The package manager idea is worth diving into a little. One of the big obstacles with learning Bedrock is that it comes with no standard library, so there’s no simple way to just jump in and start printing strings and drawing sprites and all of those standard programming tasks without first sitting down to really learn the whole system. It’d be so much better if people could play around with a standard library of functions and see some results, to convince themselves that the effort of learning the system will be worth it. It also doesn’t make sense for every person who uses Bedrock to have to come up with their own implementations of basic functions themselves, when a perfectly good implementation probably already exists on someone else’s computer.
I really like the metaphor of borrowing books from a communal library. The more confident programmers among us can implement efficient and sensible versions of common macros and functions, and then anyone who visits the library can check out a copy to use in their own projects. We can go further by working together.

Breaking ground
I used to work on REST APIs and JavaScript front-ends at a previous job, so I’m fairly familiar with how to tackle this kind of thing, but I’ve always used Python for the back end code. I no longer use Python for anything serious these days; it might be fast to throw together, but you’ll pay the piper at runtime. No, this job calls for Rust.
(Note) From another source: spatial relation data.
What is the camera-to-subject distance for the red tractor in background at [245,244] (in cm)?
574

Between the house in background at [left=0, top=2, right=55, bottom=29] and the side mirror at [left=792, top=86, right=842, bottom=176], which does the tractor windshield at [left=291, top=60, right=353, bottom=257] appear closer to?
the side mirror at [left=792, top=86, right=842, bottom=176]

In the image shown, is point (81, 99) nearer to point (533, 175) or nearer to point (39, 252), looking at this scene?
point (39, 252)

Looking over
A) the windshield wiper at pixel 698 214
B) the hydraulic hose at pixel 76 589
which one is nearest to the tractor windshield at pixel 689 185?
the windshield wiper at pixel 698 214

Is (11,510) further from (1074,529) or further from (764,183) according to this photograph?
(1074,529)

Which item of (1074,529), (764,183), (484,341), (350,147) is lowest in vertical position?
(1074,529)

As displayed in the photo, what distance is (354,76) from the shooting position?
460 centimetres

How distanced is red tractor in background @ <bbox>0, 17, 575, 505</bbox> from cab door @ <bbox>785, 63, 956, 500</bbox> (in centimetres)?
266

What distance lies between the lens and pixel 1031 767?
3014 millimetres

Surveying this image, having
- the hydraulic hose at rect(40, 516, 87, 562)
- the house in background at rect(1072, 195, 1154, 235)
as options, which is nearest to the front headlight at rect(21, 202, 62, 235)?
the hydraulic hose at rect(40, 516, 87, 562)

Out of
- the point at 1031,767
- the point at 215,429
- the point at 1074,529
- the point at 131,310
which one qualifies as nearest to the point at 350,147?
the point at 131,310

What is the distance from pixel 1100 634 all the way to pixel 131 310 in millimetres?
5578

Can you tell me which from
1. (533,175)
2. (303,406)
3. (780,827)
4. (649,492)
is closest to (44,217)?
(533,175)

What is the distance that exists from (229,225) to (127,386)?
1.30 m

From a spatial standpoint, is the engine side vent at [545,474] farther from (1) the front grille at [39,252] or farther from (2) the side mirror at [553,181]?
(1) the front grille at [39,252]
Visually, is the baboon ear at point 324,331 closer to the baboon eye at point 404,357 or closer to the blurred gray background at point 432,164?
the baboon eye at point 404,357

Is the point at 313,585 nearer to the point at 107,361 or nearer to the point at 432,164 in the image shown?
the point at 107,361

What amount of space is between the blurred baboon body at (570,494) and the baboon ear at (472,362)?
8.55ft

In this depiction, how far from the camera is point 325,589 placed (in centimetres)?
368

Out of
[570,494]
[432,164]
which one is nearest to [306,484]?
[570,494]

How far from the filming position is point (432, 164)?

There are a lot of moving parts to this endeavour:
- the front end
This will be written using a JavaScript framework, it’ll involve rendering a lot of components from dynamic data served over an API. I’ve used Vue at work in the past, but after a quick glance it seems like it might have changed a lot (grown a lot) since then. I want to find something relatively simple and lightweight. - the back end
The API is going to be a single executable written in Rust. I’m using Diesel (an ORM) to query the database, Actix Web as the HTTP server framework, and Serde to marshal data to and fromJSON. I’ve never had much of a chance to play around with massive libraries like these, it feels like I’m using a totally different language. There’s so much to learn. - the database
All state is stored in a PostgreSQL database, except for the uploaded program and library files (which will be kept compressed on disk, with references stored in the DB). The database and the API will be running from my little server box that lives beneath the couch, with daily (or hourly?) backups in case something goes horribly wrong.
I’ve been working at this for the past two days, and it’s all going really, really well so far. It’s been a few years since I did any full-stack stuff and I’ve never used any of these libraries before, so I’ve just been devouring huge amounts of documentation. I’ve reached the point now where I’ve got a real API serving real data from the database, which is just fantastic.

One thing I’ve been loving in particular is the static type-checking that I get from Diesel. I don’t really understand how it works under the hood, but Diesel is able to reason about the schema of your database (declared using macros in Rust) to prevent almost every query-related error at compile-time. I stumbled across a conference talk a few years ago called Type System Tips for the Real World where the lead developer of Diesel talks about some of the advanced compile-time reasoning that Diesel is able to perform using the Rust type system, and it blew my mind. It’s great stuff, I love that I finally get to play around with it.